Search term "Divi": copy each line of the records that contains it.

[[ Excerpted data open ]]

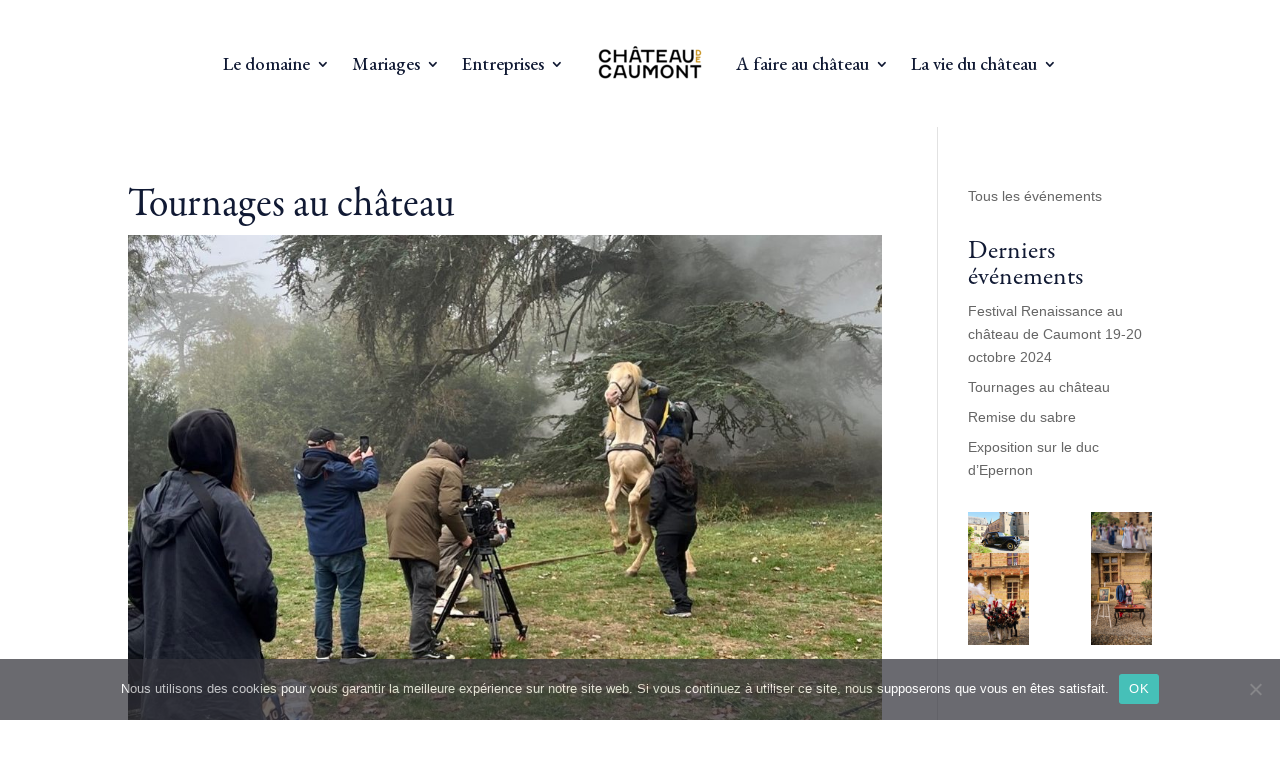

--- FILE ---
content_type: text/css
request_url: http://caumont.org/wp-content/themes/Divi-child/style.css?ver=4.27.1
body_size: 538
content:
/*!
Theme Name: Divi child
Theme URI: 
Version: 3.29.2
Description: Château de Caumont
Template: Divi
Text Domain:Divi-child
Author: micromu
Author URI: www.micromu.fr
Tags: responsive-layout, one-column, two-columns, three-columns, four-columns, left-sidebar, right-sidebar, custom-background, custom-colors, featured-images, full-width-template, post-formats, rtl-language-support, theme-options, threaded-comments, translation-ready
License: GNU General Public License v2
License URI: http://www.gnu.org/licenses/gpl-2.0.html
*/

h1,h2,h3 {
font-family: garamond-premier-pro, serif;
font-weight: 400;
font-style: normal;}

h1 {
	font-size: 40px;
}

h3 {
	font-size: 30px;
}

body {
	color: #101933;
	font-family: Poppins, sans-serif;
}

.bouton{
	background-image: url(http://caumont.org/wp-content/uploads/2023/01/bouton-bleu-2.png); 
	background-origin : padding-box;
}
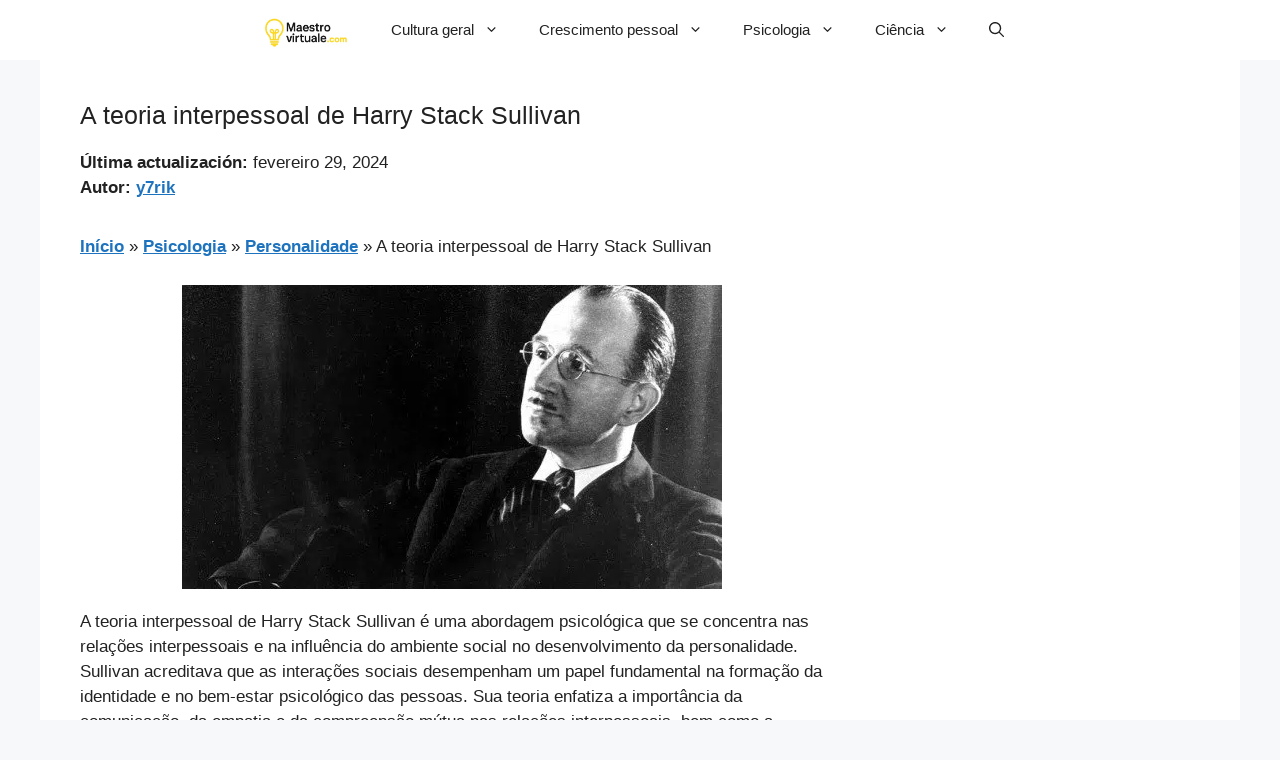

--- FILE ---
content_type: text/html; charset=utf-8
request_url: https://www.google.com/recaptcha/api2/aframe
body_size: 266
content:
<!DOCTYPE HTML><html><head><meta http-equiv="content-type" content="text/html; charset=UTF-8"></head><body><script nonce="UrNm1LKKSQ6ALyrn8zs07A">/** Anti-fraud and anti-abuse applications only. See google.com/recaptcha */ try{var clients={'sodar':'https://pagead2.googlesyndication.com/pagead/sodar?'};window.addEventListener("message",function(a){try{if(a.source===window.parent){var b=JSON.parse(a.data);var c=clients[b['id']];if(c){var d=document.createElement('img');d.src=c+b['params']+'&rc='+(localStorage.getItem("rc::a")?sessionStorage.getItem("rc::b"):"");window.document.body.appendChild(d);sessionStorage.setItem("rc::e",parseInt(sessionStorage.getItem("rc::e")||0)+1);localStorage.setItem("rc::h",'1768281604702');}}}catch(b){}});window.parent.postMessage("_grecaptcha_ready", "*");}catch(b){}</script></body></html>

[[ Excerpted data closed ]]

**Solved exercise**.
request_url: http://caumont.org/wp-content/themes/Divi-child/style.css?ver=4.27.1
Theme Name: Divi child
Template: Divi
Text Domain:Divi-child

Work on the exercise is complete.